O cinema de Kira Muratova se afasta desse modelo estatal. Primeiro, cronologicamente, pois seus filmes foram feitos no pós-stalinismo, que representou certa flexibilidade (ou, ao menos, uma esperança), sob o comando de Nikita Khrushchev. Em segundo lugar, esteticamente, uma vez que ela se evadia da estética consagrada do realismo socialista para priorizar um formalismo que destacava o individual e o íntimo.
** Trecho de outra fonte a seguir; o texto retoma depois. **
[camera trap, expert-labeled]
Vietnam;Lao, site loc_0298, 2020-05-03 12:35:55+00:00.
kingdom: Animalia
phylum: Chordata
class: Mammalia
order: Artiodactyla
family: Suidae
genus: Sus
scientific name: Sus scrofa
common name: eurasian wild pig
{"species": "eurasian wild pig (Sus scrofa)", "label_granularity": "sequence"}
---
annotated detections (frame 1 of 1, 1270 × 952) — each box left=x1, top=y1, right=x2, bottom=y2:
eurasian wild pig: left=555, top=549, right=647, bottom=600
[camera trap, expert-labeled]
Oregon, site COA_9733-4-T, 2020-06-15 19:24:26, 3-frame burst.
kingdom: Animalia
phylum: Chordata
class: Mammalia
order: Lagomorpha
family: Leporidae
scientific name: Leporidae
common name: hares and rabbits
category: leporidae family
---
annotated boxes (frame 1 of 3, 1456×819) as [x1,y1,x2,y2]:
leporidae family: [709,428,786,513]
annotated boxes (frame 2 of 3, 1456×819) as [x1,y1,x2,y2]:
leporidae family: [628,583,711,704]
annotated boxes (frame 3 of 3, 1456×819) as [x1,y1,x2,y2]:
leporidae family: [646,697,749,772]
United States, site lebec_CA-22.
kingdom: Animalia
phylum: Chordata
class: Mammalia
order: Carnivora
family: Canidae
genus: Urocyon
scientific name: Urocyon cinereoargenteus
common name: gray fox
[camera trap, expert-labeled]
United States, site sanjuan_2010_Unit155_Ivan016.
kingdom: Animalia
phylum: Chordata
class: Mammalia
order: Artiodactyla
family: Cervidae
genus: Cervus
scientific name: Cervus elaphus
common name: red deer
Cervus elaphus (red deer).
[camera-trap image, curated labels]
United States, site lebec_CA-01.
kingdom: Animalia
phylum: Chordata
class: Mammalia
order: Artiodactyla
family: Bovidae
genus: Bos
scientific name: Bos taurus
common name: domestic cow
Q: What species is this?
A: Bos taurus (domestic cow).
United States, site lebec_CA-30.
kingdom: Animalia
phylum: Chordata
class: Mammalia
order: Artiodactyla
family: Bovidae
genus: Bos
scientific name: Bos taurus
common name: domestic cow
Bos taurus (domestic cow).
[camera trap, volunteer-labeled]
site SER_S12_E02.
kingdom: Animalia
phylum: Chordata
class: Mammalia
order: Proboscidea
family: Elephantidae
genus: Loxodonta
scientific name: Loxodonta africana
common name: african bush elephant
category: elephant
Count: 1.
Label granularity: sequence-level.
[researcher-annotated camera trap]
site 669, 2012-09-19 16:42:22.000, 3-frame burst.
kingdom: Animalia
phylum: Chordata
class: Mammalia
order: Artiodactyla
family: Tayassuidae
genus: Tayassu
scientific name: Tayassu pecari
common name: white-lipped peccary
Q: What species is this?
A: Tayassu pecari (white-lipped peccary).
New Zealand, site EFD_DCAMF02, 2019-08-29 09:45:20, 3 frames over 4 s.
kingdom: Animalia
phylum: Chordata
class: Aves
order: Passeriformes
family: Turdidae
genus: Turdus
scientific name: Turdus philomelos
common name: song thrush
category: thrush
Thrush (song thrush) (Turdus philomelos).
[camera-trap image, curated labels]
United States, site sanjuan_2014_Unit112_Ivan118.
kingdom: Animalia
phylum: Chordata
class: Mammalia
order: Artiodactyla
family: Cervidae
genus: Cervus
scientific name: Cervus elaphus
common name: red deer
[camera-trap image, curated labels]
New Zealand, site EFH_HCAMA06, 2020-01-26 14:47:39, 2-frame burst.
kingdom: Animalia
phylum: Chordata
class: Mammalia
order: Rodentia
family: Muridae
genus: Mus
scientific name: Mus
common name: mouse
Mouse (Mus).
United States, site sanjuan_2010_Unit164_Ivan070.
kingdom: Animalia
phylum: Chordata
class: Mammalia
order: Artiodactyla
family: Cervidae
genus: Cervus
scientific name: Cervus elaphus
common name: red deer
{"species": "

O característico herói coletivo ou figura de destaque do regime, assim como o enredo edificante e afirmador das diretrizes ideológicas do socialismo, dá lugar a um tratamento cambiante da personagem, assim como a ênfase em aspectos formais antes ignorados (e ainda fortemente criticados pelo discurso oficial) na obra dos cineastas soviéticos. Os filmes eram realizados, mas não havia garantia que seriam distribuídos, pois um comitê avaliava se estavam alinhados às ideias do partido. Nesse processo, muitos cineastas tiveram filmes proibidos ou não recomendados, e suas carreiras foram prejudicadas de forma irreparável.
Em Breves Encontros (1967), de Kira Muratova, podemos ver a influência de toda a gama expressiva do cinema europeu do início dos anos 60. No filme, temos o retrato íntimo emoldurado pelo contexto histórico e social, que é tão caro à obra de Resnais, assim como o uso da memória e do presente no mesmo espaço diegético para o desenvolvimento da trama. Outro fator derivativo são os planos distendidos e as variações do foco principal do drama para momentos de liberdade formal, comuns nos filmes de Antonioni nesta época, e a leveza e agilidade na condução do enredo e as repetições e quebras de padrões visuais e sonoros característicos da nouvelle vague francesa de Godard e Truffaut. A cineasta também incorporou o caráter romanesco presente nessas três referências, com ênfase em relacionamentos amorosos entre casais (como em Hiroshima, Mon Amour (1959) e Acossado (1960)) ou triangulares (como em Jules e Jim (1962) e A Noite (1961)), ao invés do típico personagem do realismo socialista. Toda essa vinculação à estética dos cineastas europeus chegou a inspirar a cena de uma nova onda do cinema soviético, como ocorreu contemporaneamente no Japão e no Brasil.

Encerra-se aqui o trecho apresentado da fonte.